(DATA FOR REVIEW)

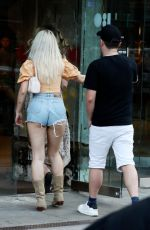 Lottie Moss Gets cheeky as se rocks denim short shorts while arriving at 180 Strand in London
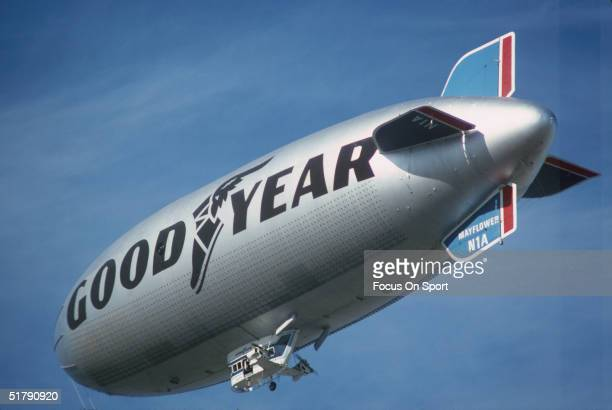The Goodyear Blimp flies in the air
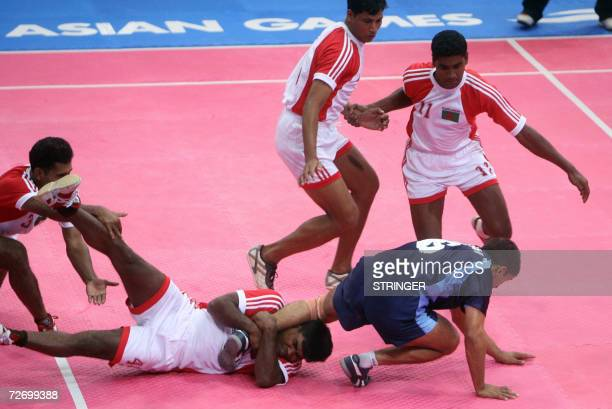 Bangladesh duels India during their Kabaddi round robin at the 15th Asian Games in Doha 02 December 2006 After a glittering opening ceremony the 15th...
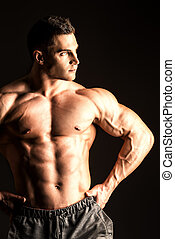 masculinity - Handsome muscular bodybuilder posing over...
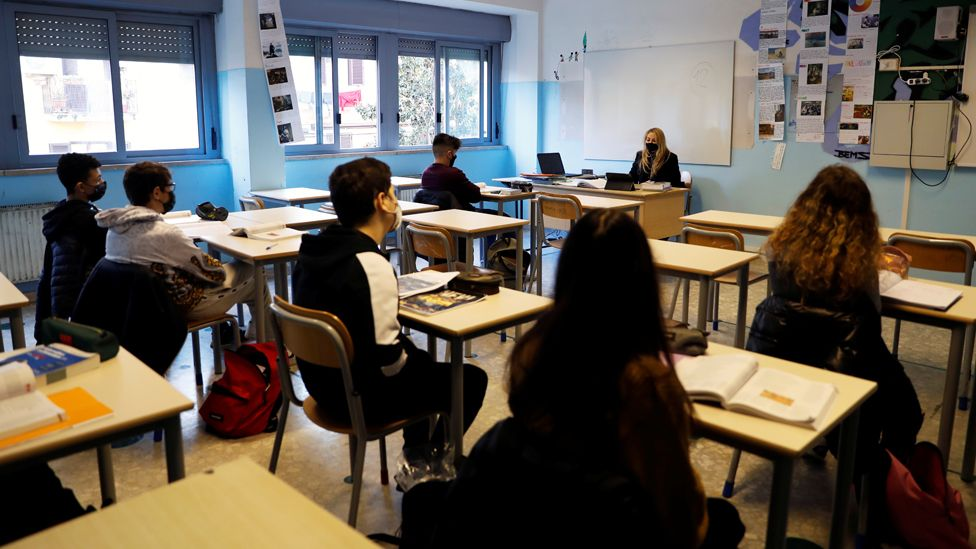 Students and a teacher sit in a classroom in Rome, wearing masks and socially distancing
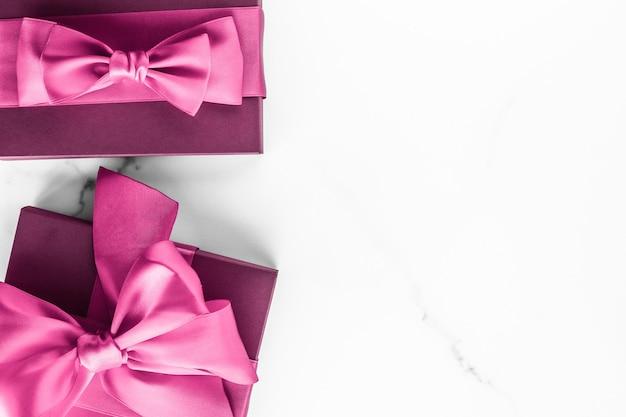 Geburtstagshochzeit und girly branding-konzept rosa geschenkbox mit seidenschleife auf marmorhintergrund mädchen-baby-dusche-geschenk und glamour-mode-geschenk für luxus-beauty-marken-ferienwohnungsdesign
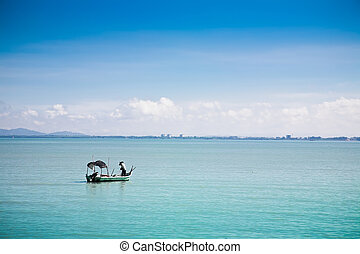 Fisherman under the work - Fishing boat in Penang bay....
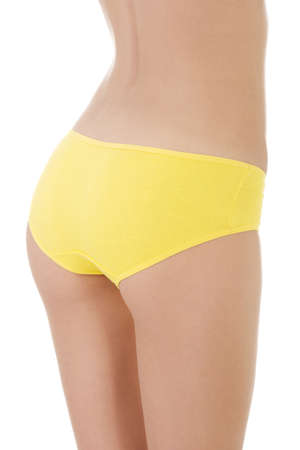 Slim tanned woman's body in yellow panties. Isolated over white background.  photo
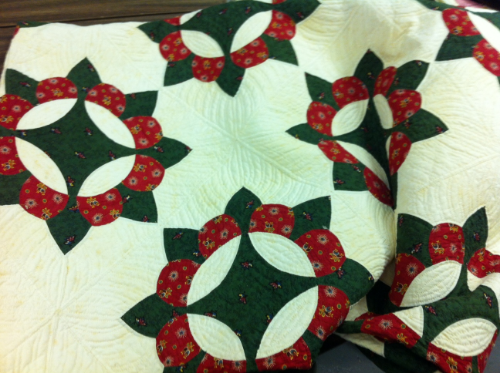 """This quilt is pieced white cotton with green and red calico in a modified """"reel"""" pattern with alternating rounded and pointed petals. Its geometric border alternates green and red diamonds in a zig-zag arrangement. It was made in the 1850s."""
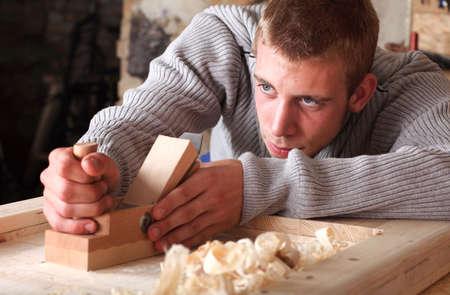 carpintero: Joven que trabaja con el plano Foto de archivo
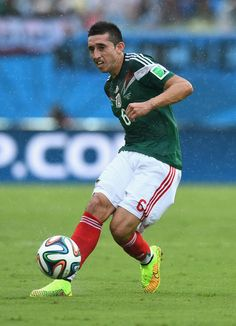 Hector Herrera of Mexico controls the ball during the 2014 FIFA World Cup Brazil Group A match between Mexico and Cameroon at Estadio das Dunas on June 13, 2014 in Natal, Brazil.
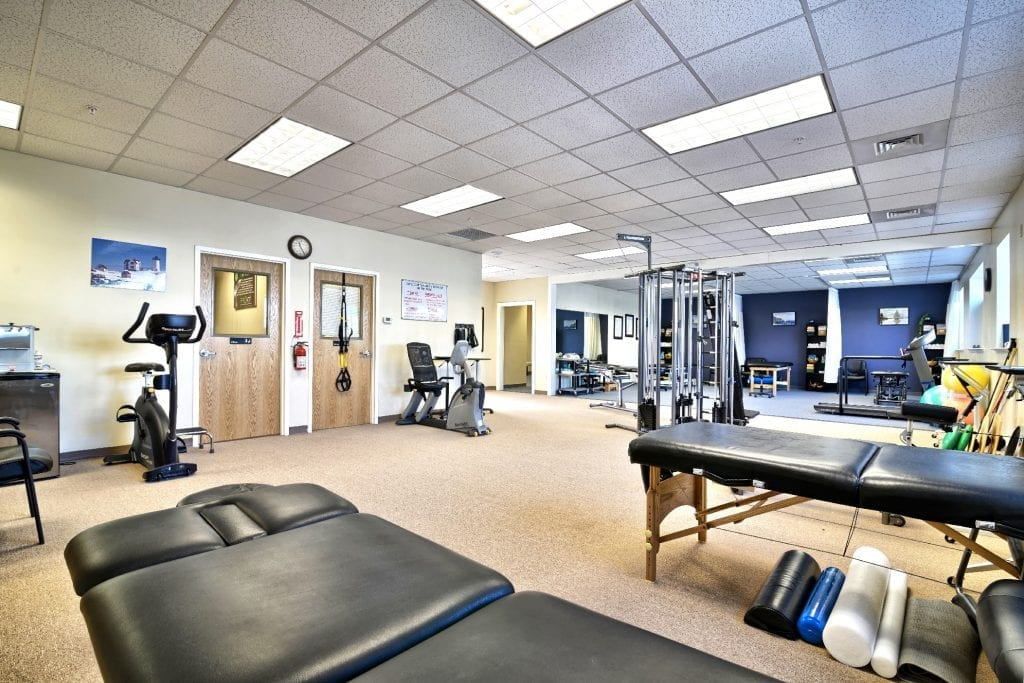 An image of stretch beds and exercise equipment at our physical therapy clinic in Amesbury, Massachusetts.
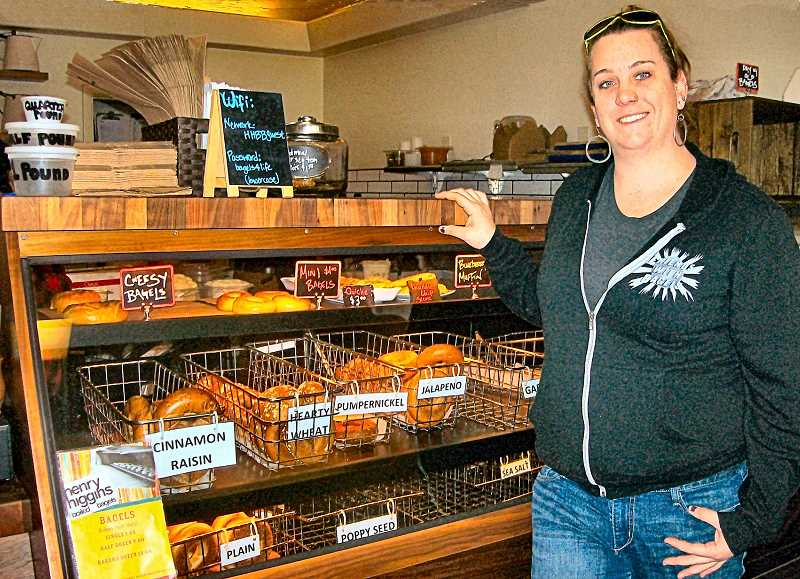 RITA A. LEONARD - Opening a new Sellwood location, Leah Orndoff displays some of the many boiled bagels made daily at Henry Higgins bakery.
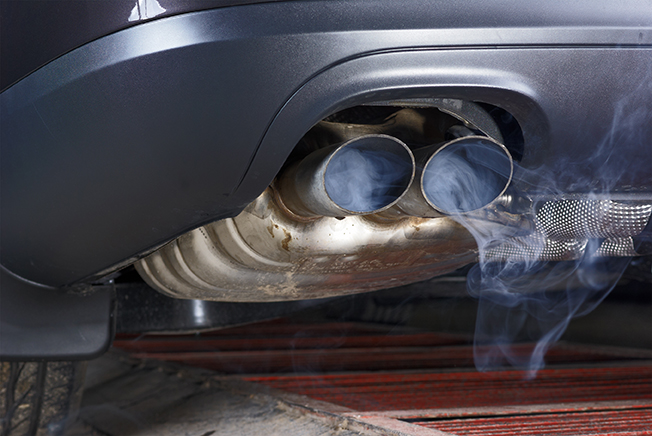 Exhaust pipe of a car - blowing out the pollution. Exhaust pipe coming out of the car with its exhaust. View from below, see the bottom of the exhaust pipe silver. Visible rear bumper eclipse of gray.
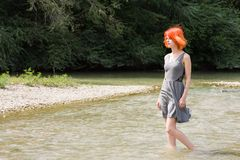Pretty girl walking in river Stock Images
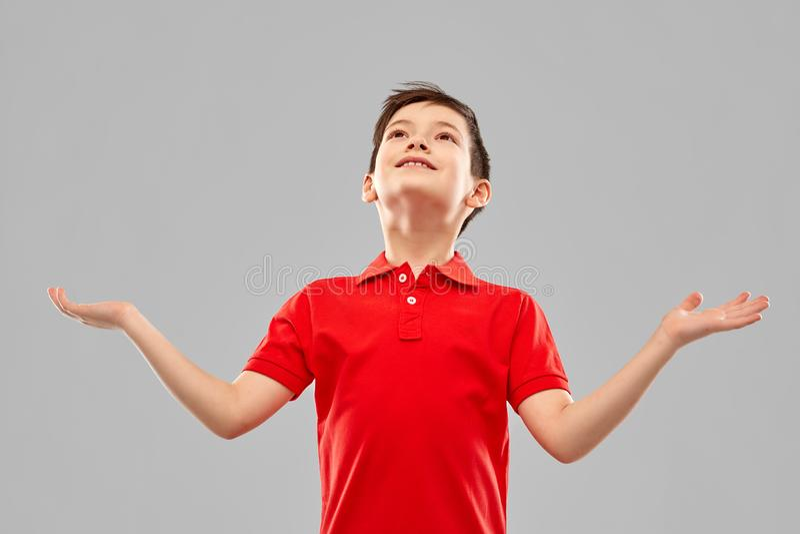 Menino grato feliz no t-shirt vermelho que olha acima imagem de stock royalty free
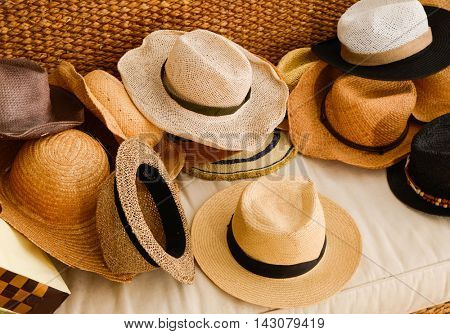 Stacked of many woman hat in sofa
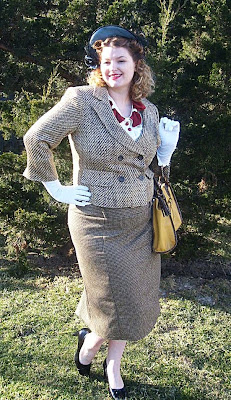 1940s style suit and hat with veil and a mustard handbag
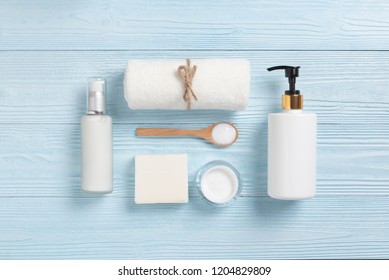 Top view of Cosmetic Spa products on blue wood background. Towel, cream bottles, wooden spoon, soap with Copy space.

(End DATA FOR REVIEW)

* WHAT THIS TASK INVOLVES:
Copy exactly the lines that run from the one containing "RITA A. LEONARD" to the last line of the records, both included, and leave out every picture.

* EXERCISE OUTPUT:
 RITA A. LEONARD - Opening a new Sellwood location, Leah Orndoff displays some of the many boiled bagels made daily at Henry Higgins bakery.
 Exhaust pipe of a car - blowing out the pollution. Exhaust pipe coming out of the car with its exhaust. View from below, see the bottom of the exhaust pipe silver. Visible rear bumper eclipse of gray.
Pretty girl walking in river Stock Images
 Menino grato feliz no t-shirt vermelho que olha acima imagem de stock royalty free
 Stacked of many woman hat in sofa
 1940s style suit and hat with veil and a mustard handbag
 Top view of Cosmetic Spa products on blue wood background. Towel, cream bottles, wooden spoon, soap with Copy space.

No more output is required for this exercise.